#### EXERCISE PROMPT:
Rewrite every row below, changing "labrador" to "retriever" wherever it occurs and keeping everything else the same. Leave the pictures out.

─── SUPPLIED RECORDS ───

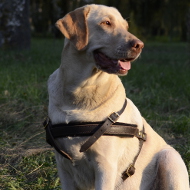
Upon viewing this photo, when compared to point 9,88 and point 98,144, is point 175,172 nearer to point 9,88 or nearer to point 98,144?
point 98,144

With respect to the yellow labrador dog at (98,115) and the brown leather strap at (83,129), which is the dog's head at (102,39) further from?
the brown leather strap at (83,129)

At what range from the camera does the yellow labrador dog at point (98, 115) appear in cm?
305

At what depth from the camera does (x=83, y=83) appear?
3.25 meters

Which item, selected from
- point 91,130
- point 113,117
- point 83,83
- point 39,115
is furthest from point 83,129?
point 39,115

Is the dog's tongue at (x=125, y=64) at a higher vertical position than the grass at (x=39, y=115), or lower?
higher

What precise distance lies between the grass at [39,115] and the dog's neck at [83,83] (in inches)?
45.8

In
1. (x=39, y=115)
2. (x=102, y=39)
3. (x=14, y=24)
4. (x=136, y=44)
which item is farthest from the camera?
(x=14, y=24)

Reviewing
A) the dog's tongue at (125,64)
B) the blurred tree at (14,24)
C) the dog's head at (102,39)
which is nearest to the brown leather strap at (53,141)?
the dog's head at (102,39)

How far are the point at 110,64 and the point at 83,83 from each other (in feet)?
0.91

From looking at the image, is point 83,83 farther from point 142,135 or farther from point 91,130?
point 142,135

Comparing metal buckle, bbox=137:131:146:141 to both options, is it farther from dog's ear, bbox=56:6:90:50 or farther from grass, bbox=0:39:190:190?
grass, bbox=0:39:190:190

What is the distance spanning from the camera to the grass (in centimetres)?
424


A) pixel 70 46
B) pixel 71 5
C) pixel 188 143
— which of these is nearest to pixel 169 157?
pixel 70 46

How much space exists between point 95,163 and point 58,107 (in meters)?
0.53
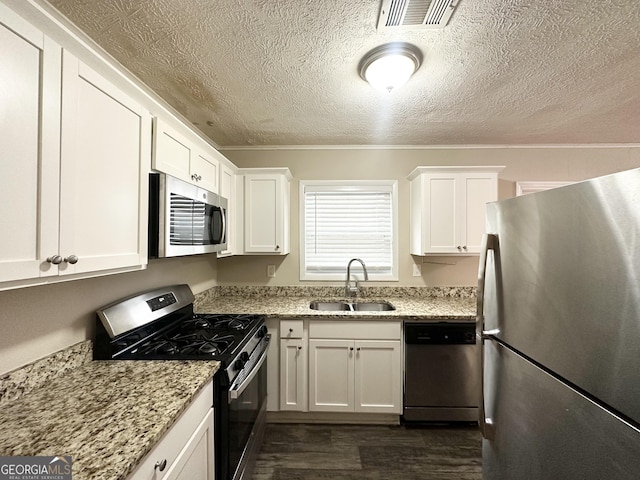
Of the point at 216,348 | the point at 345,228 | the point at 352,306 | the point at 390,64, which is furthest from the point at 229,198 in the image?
the point at 390,64

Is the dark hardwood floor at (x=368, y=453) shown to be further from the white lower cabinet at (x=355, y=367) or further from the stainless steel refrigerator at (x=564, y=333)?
the stainless steel refrigerator at (x=564, y=333)

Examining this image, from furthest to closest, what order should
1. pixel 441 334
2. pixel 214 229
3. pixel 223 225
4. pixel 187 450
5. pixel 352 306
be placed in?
pixel 352 306 < pixel 441 334 < pixel 223 225 < pixel 214 229 < pixel 187 450

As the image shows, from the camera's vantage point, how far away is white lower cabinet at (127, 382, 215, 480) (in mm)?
857

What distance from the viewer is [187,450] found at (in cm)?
105

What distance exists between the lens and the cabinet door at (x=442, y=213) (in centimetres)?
250

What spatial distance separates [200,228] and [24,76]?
1.01m

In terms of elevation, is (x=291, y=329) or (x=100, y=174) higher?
(x=100, y=174)

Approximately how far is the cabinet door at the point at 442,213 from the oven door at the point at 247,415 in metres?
1.72

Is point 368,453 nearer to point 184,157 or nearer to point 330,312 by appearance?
point 330,312

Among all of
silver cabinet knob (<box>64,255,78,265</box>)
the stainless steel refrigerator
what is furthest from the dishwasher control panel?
silver cabinet knob (<box>64,255,78,265</box>)

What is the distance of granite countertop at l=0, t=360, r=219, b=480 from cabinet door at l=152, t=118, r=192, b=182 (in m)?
0.97

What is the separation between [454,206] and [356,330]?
1.41m

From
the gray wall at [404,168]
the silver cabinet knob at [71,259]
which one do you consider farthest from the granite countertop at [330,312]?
the silver cabinet knob at [71,259]

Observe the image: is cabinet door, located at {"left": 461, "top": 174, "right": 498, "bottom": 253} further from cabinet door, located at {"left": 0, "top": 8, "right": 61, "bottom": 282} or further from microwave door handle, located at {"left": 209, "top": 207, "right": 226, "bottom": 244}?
cabinet door, located at {"left": 0, "top": 8, "right": 61, "bottom": 282}
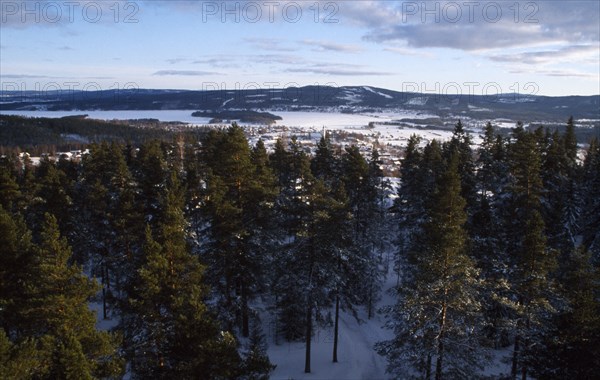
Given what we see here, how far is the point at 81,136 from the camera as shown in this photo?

───

#### ANSWER:
Upon viewing this photo, when compared to point 9,88 and point 98,144, is point 175,172 nearer to point 9,88 or nearer to point 98,144?
point 98,144

With respect to the yellow retriever dog at (98,115) and the brown leather strap at (83,129), which is the dog's head at (102,39) further from?
the brown leather strap at (83,129)

At what range from the camera does the yellow retriever dog at point (98, 115) appear in cm?
305

At what depth from the camera does (x=83, y=83) appear?
3.25 meters

Which item, selected from
- point 91,130
- point 113,117
- point 83,83
- point 39,115
is furthest from point 83,129?
point 39,115

Is the dog's tongue at (x=125, y=64) at a higher vertical position than the grass at (x=39, y=115), or lower?
higher

What precise distance lies between the grass at [39,115] and the dog's neck at [83,83] (in inches)?
45.8

In
1. (x=39, y=115)
2. (x=102, y=39)
3. (x=14, y=24)
4. (x=136, y=44)
which item is farthest from the camera?
(x=14, y=24)

Reviewing
A) the dog's tongue at (125,64)
B) the blurred tree at (14,24)
C) the dog's head at (102,39)
which is nearest to the brown leather strap at (53,141)?
the dog's head at (102,39)

How far are the point at 110,64 and the point at 83,83 from each other (in feet)?
0.91

From looking at the image, is point 83,83 farther from point 142,135 or farther from point 91,130?
point 142,135

Comparing metal buckle, bbox=137:131:146:141 to both options, is it farther from dog's ear, bbox=56:6:90:50 or farther from grass, bbox=0:39:190:190?
grass, bbox=0:39:190:190

What is the distance spanning from the camera to the grass (in centimetres)?
424


A) pixel 70 46
B) pixel 71 5
C) pixel 188 143
— which of these is nearest to pixel 169 157?
pixel 70 46

How much space exists between point 95,163 and point 58,107 (in meters)?
0.53
Of the point at 216,348 | the point at 345,228 | the point at 352,306 | the point at 390,64, which is furthest from the point at 229,198 in the image?
the point at 390,64

Is the dark hardwood floor at (x=368, y=453) shown to be further from the white lower cabinet at (x=355, y=367) or further from the stainless steel refrigerator at (x=564, y=333)?
the stainless steel refrigerator at (x=564, y=333)

Examining this image, from furthest to closest, what order should
1. pixel 441 334
2. pixel 214 229
3. pixel 223 225
4. pixel 187 450
5. pixel 352 306
be placed in?
pixel 352 306 < pixel 441 334 < pixel 223 225 < pixel 214 229 < pixel 187 450

As the image shows, from the camera's vantage point, how far away is white lower cabinet at (127, 382, 215, 480) (in mm)?
857

What distance from the viewer is [187,450] found at (in cm)?
105

What distance exists between the lens and the cabinet door at (x=442, y=213) (in centimetres)?
250

What spatial distance separates [200,228] and [24,76]?
1.01m

In terms of elevation, is (x=291, y=329) or (x=100, y=174) higher?
(x=100, y=174)

Approximately how far is the cabinet door at the point at 442,213 from the oven door at the point at 247,415 in metres?
1.72

Is point 368,453 nearer to point 184,157 or nearer to point 330,312 by appearance?
point 330,312

Among all of
silver cabinet knob (<box>64,255,78,265</box>)
the stainless steel refrigerator
what is furthest from the dishwasher control panel?
silver cabinet knob (<box>64,255,78,265</box>)

What is the distance of granite countertop at l=0, t=360, r=219, b=480 from cabinet door at l=152, t=118, r=192, b=182 (in m)?
0.97

What is the separation between [454,206] and [356,330]?
1.41m

From
the gray wall at [404,168]
the silver cabinet knob at [71,259]
which one do you consider farthest from the granite countertop at [330,312]?
the silver cabinet knob at [71,259]

Observe the image: is cabinet door, located at {"left": 461, "top": 174, "right": 498, "bottom": 253} further from cabinet door, located at {"left": 0, "top": 8, "right": 61, "bottom": 282} or further from microwave door handle, located at {"left": 209, "top": 207, "right": 226, "bottom": 244}?
cabinet door, located at {"left": 0, "top": 8, "right": 61, "bottom": 282}
Given what we see here, how far is the point at 81,136 from the camera as shown in this photo?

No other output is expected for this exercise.